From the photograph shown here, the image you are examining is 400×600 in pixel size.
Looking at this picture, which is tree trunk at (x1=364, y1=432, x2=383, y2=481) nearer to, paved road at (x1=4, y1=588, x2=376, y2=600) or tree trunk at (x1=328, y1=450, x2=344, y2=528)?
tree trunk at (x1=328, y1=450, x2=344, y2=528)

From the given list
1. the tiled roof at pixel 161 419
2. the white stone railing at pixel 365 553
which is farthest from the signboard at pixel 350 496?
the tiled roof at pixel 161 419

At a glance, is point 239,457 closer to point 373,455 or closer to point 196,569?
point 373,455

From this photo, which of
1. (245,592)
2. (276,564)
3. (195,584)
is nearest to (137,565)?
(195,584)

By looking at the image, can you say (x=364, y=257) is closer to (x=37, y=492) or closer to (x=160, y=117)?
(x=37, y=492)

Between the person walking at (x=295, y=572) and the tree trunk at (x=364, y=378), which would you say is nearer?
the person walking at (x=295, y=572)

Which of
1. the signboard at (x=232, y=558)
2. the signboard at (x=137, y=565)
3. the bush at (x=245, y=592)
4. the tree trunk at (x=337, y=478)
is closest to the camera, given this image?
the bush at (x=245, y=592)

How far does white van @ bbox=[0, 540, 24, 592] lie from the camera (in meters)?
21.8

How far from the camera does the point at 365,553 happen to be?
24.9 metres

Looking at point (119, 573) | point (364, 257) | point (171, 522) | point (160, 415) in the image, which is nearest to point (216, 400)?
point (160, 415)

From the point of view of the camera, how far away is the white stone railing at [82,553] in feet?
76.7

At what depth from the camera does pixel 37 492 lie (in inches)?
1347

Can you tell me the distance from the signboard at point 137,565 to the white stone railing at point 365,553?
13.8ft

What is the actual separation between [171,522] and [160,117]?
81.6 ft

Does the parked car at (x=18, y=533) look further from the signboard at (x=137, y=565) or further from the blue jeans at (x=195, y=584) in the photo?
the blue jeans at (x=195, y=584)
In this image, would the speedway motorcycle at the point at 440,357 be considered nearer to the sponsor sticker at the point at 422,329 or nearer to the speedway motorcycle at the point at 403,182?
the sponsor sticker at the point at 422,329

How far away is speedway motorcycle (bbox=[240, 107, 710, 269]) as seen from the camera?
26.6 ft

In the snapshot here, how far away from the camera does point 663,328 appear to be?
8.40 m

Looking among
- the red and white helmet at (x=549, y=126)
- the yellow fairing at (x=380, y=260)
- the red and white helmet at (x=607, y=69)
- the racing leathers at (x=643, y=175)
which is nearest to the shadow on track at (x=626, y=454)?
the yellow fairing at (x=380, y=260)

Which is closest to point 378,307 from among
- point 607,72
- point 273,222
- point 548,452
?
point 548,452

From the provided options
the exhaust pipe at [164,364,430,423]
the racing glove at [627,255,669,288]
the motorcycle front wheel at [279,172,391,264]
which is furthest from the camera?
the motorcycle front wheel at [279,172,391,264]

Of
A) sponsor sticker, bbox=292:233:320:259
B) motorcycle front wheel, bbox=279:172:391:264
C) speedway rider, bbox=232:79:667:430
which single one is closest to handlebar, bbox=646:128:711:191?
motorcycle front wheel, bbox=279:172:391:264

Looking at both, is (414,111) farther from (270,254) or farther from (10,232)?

☆ ☆ ☆ ☆ ☆

■ **Stated task**:
Output every record above exactly as it appears.

■ **Complete response**:
From the photograph shown here, the image you are examining is 400×600 in pixel size.
Looking at this picture, which is tree trunk at (x1=364, y1=432, x2=383, y2=481) nearer to, paved road at (x1=4, y1=588, x2=376, y2=600) or tree trunk at (x1=328, y1=450, x2=344, y2=528)?
tree trunk at (x1=328, y1=450, x2=344, y2=528)

From the given list
1. the tiled roof at pixel 161 419
2. the white stone railing at pixel 365 553
which is farthest from the signboard at pixel 350 496?
the tiled roof at pixel 161 419

At a glance, is point 239,457 closer to point 373,455 or closer to point 196,569?
point 373,455

From this photo, which of
1. (245,592)
2. (276,564)
3. (195,584)
is nearest to (137,565)?
(195,584)

By looking at the image, can you say (x=364, y=257) is closer to (x=37, y=492) or closer to (x=160, y=117)?
(x=37, y=492)

Between the person walking at (x=295, y=572) and the tree trunk at (x=364, y=378), which would you say is nearer?
the person walking at (x=295, y=572)

Which of
1. the signboard at (x=232, y=558)
2. the signboard at (x=137, y=565)
3. the bush at (x=245, y=592)
4. the tree trunk at (x=337, y=478)
is closest to the camera, given this image?
the bush at (x=245, y=592)

How far does white van @ bbox=[0, 540, 24, 592] lie from the camera (in meters)?
21.8

How far from the camera does the point at 365,553 happen to be?
24.9 metres

Looking at point (119, 573) | point (364, 257) | point (171, 522) | point (160, 415) in the image, which is nearest to point (216, 400)?
point (160, 415)

From the point of view of the camera, how far away is the white stone railing at [82,553] in feet?
76.7

At what depth from the camera does pixel 37 492 lie (in inches)?
1347

Can you tell me the distance from the signboard at point 137,565 to the white stone railing at point 365,553?
13.8ft

What is the actual separation between [171,522] and [160,117]?
81.6 ft

Does the parked car at (x=18, y=533) look further from the signboard at (x=137, y=565) or further from the blue jeans at (x=195, y=584) in the photo?
the blue jeans at (x=195, y=584)
In this image, would the speedway motorcycle at the point at 440,357 be considered nearer to the sponsor sticker at the point at 422,329 or nearer to the speedway motorcycle at the point at 403,182?
the sponsor sticker at the point at 422,329

How far away is speedway motorcycle (bbox=[240, 107, 710, 269]) as seen from the camera?
26.6 ft

In the snapshot here, how far away from the camera does point 663,328 appear to be?
8.40 m

Looking among
- the red and white helmet at (x=549, y=126)
- the yellow fairing at (x=380, y=260)
- the red and white helmet at (x=607, y=69)
- the racing leathers at (x=643, y=175)
which is nearest to the shadow on track at (x=626, y=454)?
the yellow fairing at (x=380, y=260)

Which is closest to point 378,307 from among
- point 607,72
- point 273,222
- point 548,452
?
point 548,452

From the provided options
the exhaust pipe at [164,364,430,423]
the racing glove at [627,255,669,288]
the motorcycle front wheel at [279,172,391,264]
which is furthest from the camera?
the motorcycle front wheel at [279,172,391,264]

Of
A) sponsor sticker, bbox=292:233:320:259
B) motorcycle front wheel, bbox=279:172:391:264
C) speedway rider, bbox=232:79:667:430
which single one is closest to handlebar, bbox=646:128:711:191?
motorcycle front wheel, bbox=279:172:391:264

Looking at both, is (414,111) farther from (270,254) or farther from (10,232)?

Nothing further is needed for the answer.